Google’s 72-Qubit Quantum Computer Could Make History

Google is now leading the charge in the race to develop a computer capable of numerical tasks far beyond what the first programmers ever would’ve thought possible.

Researchers at the company are now testing a 72-qubit quantum computer, scientists reported at a meeting of the American Physical Society on March 5.

Quantum computing is very different from classical computing—the type of mathematical gymnastics employed by your desktop while you’re typing or playing a game. Classical computers use bits to process information, where a bit represents either a zero or a one. By contrast, quantum computing uses qubits—which represent either a zero, a one, or a superposition (combination) of both.
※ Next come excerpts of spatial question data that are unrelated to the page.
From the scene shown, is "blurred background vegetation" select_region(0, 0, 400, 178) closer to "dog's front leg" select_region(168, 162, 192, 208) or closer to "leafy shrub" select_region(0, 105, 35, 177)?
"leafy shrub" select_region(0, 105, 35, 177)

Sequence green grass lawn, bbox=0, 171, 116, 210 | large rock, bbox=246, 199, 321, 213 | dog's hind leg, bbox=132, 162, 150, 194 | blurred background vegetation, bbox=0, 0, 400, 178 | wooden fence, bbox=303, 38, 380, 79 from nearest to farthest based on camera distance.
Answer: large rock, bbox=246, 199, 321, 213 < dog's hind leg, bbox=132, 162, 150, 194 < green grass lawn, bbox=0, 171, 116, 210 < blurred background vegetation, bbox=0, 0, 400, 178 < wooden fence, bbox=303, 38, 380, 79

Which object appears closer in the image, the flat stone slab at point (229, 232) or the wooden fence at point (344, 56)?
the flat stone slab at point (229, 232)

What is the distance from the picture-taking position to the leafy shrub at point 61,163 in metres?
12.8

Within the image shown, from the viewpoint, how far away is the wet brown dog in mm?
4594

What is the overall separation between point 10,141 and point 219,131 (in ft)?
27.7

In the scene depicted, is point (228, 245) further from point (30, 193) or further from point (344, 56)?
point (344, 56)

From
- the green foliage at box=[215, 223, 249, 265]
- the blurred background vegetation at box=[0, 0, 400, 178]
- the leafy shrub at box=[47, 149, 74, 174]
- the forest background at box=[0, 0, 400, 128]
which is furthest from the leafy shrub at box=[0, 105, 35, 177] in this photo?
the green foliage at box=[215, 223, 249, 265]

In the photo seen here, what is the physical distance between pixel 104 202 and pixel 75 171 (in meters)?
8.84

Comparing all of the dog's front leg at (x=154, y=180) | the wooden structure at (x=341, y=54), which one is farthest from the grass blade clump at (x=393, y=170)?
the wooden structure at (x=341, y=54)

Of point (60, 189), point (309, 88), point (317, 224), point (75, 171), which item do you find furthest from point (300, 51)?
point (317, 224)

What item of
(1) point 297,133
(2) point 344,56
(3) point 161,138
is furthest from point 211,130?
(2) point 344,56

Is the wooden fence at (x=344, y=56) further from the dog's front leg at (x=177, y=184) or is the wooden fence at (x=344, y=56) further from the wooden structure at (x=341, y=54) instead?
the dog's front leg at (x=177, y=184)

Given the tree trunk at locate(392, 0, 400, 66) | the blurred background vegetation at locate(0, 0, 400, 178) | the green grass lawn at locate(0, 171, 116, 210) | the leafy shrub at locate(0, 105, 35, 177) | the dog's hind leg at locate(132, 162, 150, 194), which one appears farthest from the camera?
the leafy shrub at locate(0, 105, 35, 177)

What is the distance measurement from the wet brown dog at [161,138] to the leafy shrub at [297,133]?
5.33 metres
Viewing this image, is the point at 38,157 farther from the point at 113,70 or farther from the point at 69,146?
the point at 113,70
This quantum computer could be the first to pass a significant milestone in human technological achievement.

Toward the end of 2017, IBM announced that it was testing a 50-qubit computer, which is the threshold for demonstrating that quantum computers can perform tasks beyond what traditional computers can do. Google’s computer is 22 qubits superior.
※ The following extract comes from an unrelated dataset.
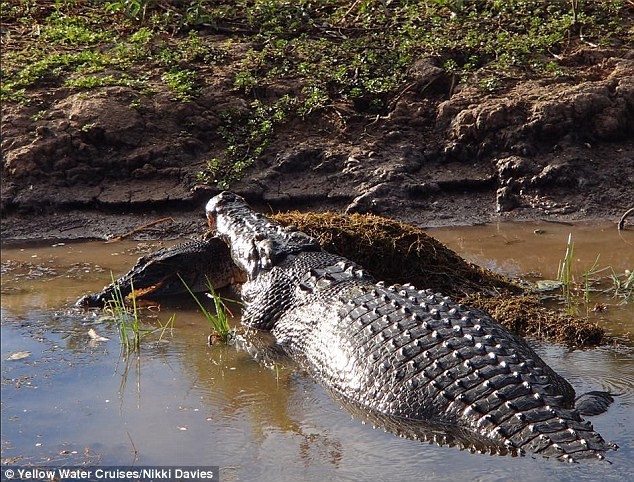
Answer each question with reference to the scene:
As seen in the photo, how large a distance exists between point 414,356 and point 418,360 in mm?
41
Here’s Emily Conover, writing for Science News:

Achieving quantum supremacy requires a computer of more than 50 qubits, but scientists are still struggling to control so many finicky quantum entities at once. Unlike standard bits that take on a value of 0 or 1, a qubit can be 0, 1 or a mashup of the two, thanks to a quantum quirk known as superposition.
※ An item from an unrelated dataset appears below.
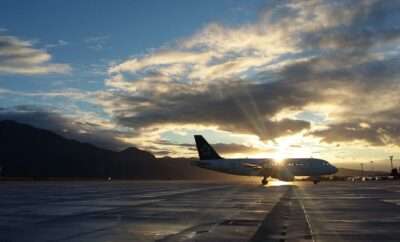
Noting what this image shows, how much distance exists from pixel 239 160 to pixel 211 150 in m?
11.7

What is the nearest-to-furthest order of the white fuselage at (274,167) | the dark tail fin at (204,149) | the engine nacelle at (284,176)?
the engine nacelle at (284,176) → the white fuselage at (274,167) → the dark tail fin at (204,149)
Nicknamed Bristlecone because its qubits are arranged in a pattern resembling a pinecone’s scales, the computer is now being put through its paces. “We’re just starting testing,” says physicist John Martinis of Google and the University of California, Santa Barbara. “From what we know so far, we’re very optimistic.” The quantum supremacy demonstration could come within a few months if everything works well, Martinis says.

If we surpass that milestone, the relevance of quantum computers will rise—dramatically. Tools like IBM’s cloud-based, five-qubit processor could become important educational platforms. Moreover, the range of possibilities in the fields of physics and quantum cryptography will be that much wider.